BEGIN PAGE EXCERPT

Duane Reade Inc. and The Guarantors Named on the Signature Pages Hereto 9¼% Senior Subordinated Notes due 2008 Second Supplemental Indenture Dated as of May 20, 2002 To Indenture dated as of February 13, 1998, As Amended by the First Supplemental...
Exhibit 4.2
Xxxxx Xxxxx Inc.
and
The Guarantors Named on the Signature Pages Hereto
$80,000,000
9¼% Senior Subordinated Notes due 2008
Dated as of May 20, 2002
To Indenture dated as of February 13, 1998,
As Amended by the First Supplemental Indenture
Dated as of August 22, 1999
State Street Bank and Trust Company
as Trustee
SECOND SUPPLEMENTAL INDENTURE, dated as of May 20, 2002 (this “Supplemental Indenture”), among Xxxxx Xxxxx Inc., a Delaware corporation (the “Company”), the Subsidiary Guarantors executing a signature page hereto (the “Subsidiary Guarantors”), and State Street Bank and Trust Company, as trustee (the “Trustee”).

END PAGE EXCERPT

EXERCISE TASK: Reproduce the indenture excerpt above in full, word for word. The data that comes next has nothing to do with the indenture excerpt.

BEGIN PROVIDED MATERIAL

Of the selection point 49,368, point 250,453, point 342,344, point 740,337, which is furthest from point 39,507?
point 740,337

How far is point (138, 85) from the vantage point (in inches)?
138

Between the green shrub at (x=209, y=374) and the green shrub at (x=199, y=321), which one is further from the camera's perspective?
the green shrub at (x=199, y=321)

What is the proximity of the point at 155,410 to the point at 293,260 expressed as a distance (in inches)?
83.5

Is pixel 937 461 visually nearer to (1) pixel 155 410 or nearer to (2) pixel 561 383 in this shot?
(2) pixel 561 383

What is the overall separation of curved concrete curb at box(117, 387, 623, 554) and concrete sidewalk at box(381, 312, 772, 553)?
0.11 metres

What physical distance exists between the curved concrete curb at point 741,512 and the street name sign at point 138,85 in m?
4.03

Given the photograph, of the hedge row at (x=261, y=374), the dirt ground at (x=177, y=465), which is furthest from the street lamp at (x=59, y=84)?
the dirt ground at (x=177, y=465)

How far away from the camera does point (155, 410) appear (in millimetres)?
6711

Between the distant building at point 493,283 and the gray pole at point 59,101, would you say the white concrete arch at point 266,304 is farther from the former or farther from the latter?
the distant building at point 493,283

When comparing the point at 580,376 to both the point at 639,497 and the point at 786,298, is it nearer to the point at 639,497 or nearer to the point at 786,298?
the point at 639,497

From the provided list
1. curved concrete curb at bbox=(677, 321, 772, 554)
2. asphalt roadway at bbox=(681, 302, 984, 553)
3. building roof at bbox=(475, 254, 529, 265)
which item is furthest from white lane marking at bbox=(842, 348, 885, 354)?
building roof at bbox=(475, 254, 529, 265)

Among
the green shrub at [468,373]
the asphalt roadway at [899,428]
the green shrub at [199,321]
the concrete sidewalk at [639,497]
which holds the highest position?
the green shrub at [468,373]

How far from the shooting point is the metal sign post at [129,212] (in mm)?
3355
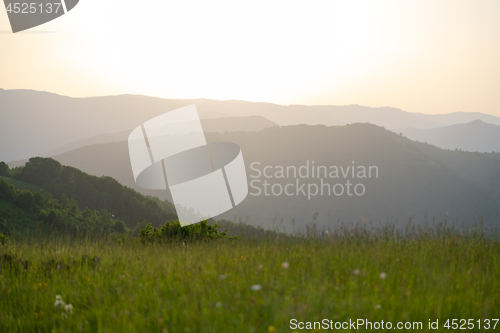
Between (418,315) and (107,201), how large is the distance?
21.8m

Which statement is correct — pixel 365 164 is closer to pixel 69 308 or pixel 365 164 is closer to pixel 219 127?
pixel 219 127

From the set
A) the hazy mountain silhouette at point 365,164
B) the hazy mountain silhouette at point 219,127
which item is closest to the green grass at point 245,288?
the hazy mountain silhouette at point 365,164

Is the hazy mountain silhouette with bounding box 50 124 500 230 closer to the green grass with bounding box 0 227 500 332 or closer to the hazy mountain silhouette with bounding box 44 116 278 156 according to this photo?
the hazy mountain silhouette with bounding box 44 116 278 156

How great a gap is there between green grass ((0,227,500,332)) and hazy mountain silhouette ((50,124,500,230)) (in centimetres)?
7022

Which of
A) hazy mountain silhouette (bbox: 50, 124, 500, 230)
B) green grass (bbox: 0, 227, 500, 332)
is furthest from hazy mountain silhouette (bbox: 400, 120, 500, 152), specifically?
green grass (bbox: 0, 227, 500, 332)

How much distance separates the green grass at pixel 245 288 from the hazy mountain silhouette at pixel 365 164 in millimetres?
70222

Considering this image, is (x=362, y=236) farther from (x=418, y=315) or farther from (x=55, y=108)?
(x=55, y=108)

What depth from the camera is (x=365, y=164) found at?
9731 centimetres

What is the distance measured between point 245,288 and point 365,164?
98969 millimetres

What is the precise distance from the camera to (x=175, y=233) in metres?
8.45

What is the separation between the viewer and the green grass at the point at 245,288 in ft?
9.96

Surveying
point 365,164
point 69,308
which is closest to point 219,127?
point 365,164

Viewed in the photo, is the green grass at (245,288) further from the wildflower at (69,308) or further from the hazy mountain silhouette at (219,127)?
the hazy mountain silhouette at (219,127)

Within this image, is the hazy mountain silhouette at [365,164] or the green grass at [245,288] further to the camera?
the hazy mountain silhouette at [365,164]
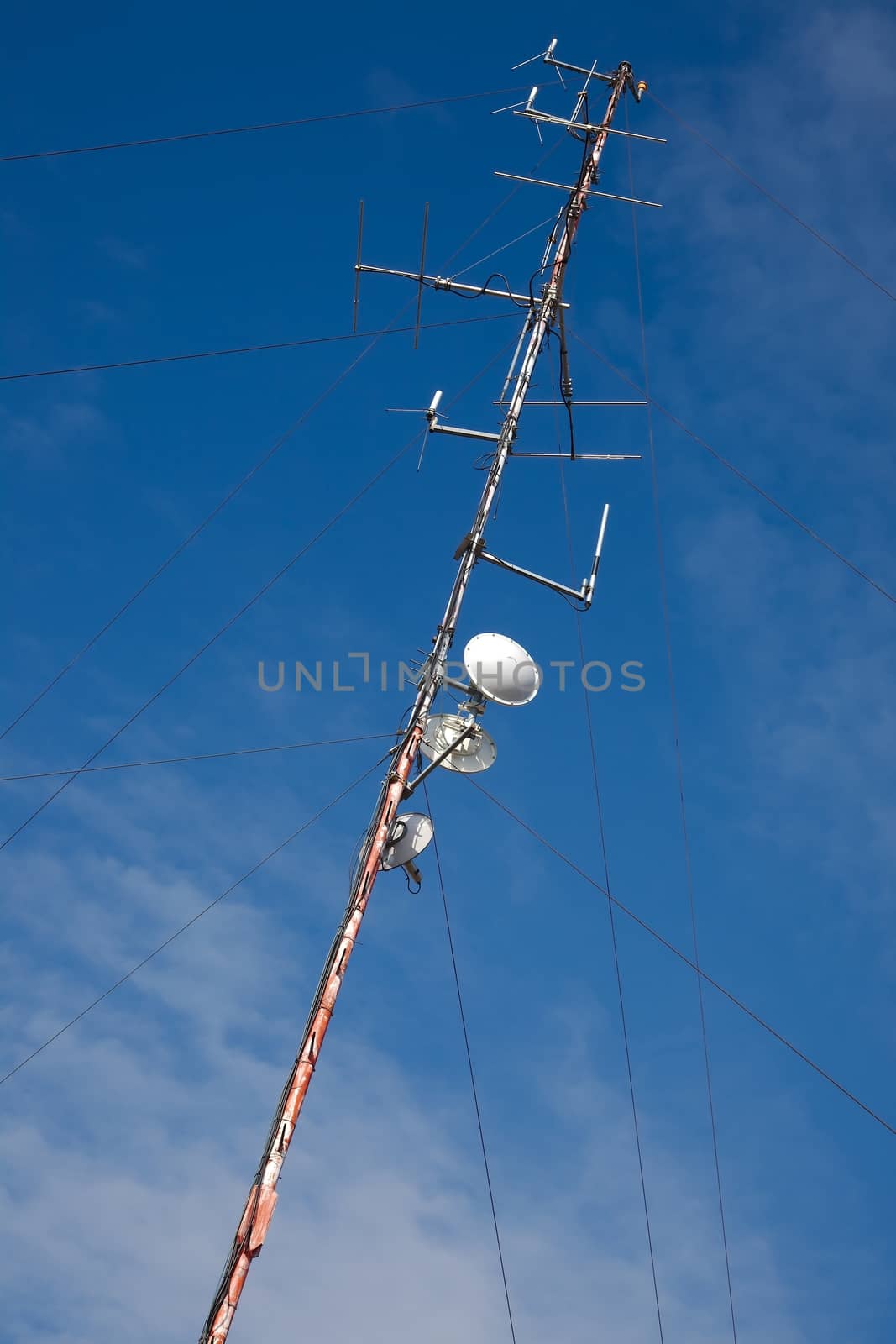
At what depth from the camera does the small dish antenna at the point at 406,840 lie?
1518 cm

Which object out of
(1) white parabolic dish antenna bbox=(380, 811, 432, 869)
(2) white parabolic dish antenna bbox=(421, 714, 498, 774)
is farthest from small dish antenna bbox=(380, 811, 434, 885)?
(2) white parabolic dish antenna bbox=(421, 714, 498, 774)

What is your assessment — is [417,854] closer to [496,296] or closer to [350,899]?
[350,899]

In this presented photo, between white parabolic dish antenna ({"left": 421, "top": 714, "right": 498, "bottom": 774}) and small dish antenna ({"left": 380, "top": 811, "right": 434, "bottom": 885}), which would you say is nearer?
small dish antenna ({"left": 380, "top": 811, "right": 434, "bottom": 885})

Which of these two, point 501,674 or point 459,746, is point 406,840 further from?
point 501,674

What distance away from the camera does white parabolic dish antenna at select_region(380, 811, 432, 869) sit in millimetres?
15180

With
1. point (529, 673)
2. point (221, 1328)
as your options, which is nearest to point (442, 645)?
point (529, 673)

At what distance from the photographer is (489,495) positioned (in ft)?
57.1

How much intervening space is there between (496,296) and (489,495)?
3108 millimetres

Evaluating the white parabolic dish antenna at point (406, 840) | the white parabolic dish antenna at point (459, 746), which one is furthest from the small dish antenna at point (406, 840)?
the white parabolic dish antenna at point (459, 746)

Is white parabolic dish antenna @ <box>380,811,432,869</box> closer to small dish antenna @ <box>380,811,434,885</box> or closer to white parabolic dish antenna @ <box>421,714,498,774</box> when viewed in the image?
small dish antenna @ <box>380,811,434,885</box>

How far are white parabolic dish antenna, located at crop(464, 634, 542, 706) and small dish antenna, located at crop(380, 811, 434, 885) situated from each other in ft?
6.16

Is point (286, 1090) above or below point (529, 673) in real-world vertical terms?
below

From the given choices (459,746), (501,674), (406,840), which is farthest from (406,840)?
(501,674)

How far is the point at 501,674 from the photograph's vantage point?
16.1 metres
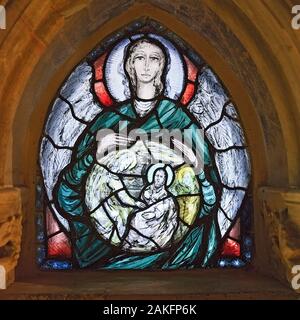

END PROVIDED MATERIAL

TASK RESULT:
Duane Reade Inc. and The Guarantors Named on the Signature Pages Hereto 9¼% Senior Subordinated Notes due 2008 Second Supplemental Indenture Dated as of May 20, 2002 To Indenture dated as of February 13, 1998, As Amended by the First Supplemental...
Exhibit 4.2
Xxxxx Xxxxx Inc.
and
The Guarantors Named on the Signature Pages Hereto
$80,000,000
9¼% Senior Subordinated Notes due 2008
Dated as of May 20, 2002
To Indenture dated as of February 13, 1998,
As Amended by the First Supplemental Indenture
Dated as of August 22, 1999
State Street Bank and Trust Company
as Trustee
SECOND SUPPLEMENTAL INDENTURE, dated as of May 20, 2002 (this “Supplemental Indenture”), among Xxxxx Xxxxx Inc., a Delaware corporation (the “Company”), the Subsidiary Guarantors executing a signature page hereto (the “Subsidiary Guarantors”), and State Street Bank and Trust Company, as trustee (the “Trustee”).